El ministro de Justicia, Juan Bautista Mahiques, llegó a los tribunales de Comodoro Py para una reunión con los jueces de la Casación. Mientras el Gobierno intenta cubrir vacantes en la Justicia, la realidad es otra: no hay terna para completar los puestos vacíos, y el sistema judicial sigue en crisis. Las vacantes son más que un problema administrativo; son un reflejo de la inacción del Ejecutivo que, a pesar de las promesas, no logra avanzar en la renovación del sistema judicial.
Durante el encuentro, que se desarrolló a puertas cerradas, se discutieron las vacantes y la implementación del sistema acusatorio. Sin embargo, el asunto crucial de las vacantes en la Casación, donde más del 30% de los cargos están vacíos, apenas fue mencionado. La falta de preocupación por este tema revela una desconexión alarmante entre el Poder Judicial y el Ejecutivo, que parece más interesado en mantener las apariencias que en resolver problemas estructurales.
La implementación del sistema acusatorio, un cambio necesario para modernizar la justicia, también fue parte de la charla. Aunque hay consenso sobre su importancia, la fecha prevista de implementación se considera obsoleta. Los fiscales, que cargarán con el peso de las investigaciones, reclaman recursos, pero el Gobierno no parece dispuesto a escuchar. Esto deja entrever un desinterés por parte de Mahiques, quien parece más preocupado por el protocolo que por las necesidades urgentes de la justicia.

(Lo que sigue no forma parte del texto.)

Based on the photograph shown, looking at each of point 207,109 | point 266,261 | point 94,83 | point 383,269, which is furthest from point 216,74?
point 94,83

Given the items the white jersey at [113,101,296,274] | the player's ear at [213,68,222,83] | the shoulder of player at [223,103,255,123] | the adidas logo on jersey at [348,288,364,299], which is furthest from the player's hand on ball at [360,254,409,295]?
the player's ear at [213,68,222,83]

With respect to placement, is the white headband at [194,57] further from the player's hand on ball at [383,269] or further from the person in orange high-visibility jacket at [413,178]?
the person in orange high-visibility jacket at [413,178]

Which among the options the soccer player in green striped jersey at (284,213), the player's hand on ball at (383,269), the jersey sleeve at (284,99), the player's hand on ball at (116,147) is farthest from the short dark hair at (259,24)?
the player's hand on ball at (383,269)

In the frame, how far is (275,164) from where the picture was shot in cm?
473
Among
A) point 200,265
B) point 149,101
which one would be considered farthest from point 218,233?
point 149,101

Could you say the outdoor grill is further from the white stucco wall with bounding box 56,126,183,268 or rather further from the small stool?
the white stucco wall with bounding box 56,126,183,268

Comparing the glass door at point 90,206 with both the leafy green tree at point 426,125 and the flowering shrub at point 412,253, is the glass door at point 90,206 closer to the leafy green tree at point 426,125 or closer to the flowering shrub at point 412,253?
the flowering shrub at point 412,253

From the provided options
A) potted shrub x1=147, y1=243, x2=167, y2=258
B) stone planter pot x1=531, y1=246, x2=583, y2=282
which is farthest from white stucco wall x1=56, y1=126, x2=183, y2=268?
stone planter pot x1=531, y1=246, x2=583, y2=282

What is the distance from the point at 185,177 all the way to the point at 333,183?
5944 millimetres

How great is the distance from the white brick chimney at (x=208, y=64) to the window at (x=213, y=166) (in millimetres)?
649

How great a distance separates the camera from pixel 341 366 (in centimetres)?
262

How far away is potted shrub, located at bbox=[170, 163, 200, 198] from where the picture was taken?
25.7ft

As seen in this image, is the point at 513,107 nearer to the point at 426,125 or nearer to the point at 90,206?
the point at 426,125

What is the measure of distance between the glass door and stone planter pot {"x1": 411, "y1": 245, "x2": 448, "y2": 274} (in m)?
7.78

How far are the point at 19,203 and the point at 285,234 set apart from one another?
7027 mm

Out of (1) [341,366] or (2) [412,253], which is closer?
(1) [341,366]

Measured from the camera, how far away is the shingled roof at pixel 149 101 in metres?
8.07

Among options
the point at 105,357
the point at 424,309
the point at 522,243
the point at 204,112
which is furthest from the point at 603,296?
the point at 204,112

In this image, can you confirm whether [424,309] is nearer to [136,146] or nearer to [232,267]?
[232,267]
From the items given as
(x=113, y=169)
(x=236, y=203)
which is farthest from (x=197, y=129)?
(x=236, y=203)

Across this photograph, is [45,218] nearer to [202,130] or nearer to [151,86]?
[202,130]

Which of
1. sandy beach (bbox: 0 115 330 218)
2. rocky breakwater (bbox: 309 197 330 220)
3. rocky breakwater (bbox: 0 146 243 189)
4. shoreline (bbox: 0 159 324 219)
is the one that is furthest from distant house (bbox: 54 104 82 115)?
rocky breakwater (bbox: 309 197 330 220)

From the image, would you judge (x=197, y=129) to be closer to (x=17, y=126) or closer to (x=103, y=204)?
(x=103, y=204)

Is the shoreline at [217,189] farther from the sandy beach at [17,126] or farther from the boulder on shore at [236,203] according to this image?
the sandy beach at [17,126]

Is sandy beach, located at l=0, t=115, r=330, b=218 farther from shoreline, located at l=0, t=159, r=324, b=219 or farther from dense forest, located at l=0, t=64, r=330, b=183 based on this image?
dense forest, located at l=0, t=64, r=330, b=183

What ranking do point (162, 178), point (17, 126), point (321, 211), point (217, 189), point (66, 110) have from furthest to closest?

La reunión tuvo un matiz personal: Mahiques se encontró con su padre, el camarista Carlos Mahiques. Esta conexión, sin embargo, no disimula la gravedad de la situación judicial. La presencia de ambos en Comodoro Py es un recordatorio de la familia en el poder, pero también de la falta de transparencia en un contexto donde las investigaciones sobre funcionarios del Gobierno, como el caso del jefe de gabinete Manuel Adorni, amenazan con empañar aún más la credibilidad del sistema judicial.
La atmósfera cordial de la reunión contrasta con la tensión que se vive en los pasillos de Comodoro Py. La falta de acción, la impunidad y los conflictos de interés son temas que siguen sin resolverse, dejando a la ciudadanía con más preguntas que respuestas. La justicia no puede ser un juego de familia, y la situación actual es un claro reflejo de la descomposición de un sistema que debería ser el pilar de la democracia.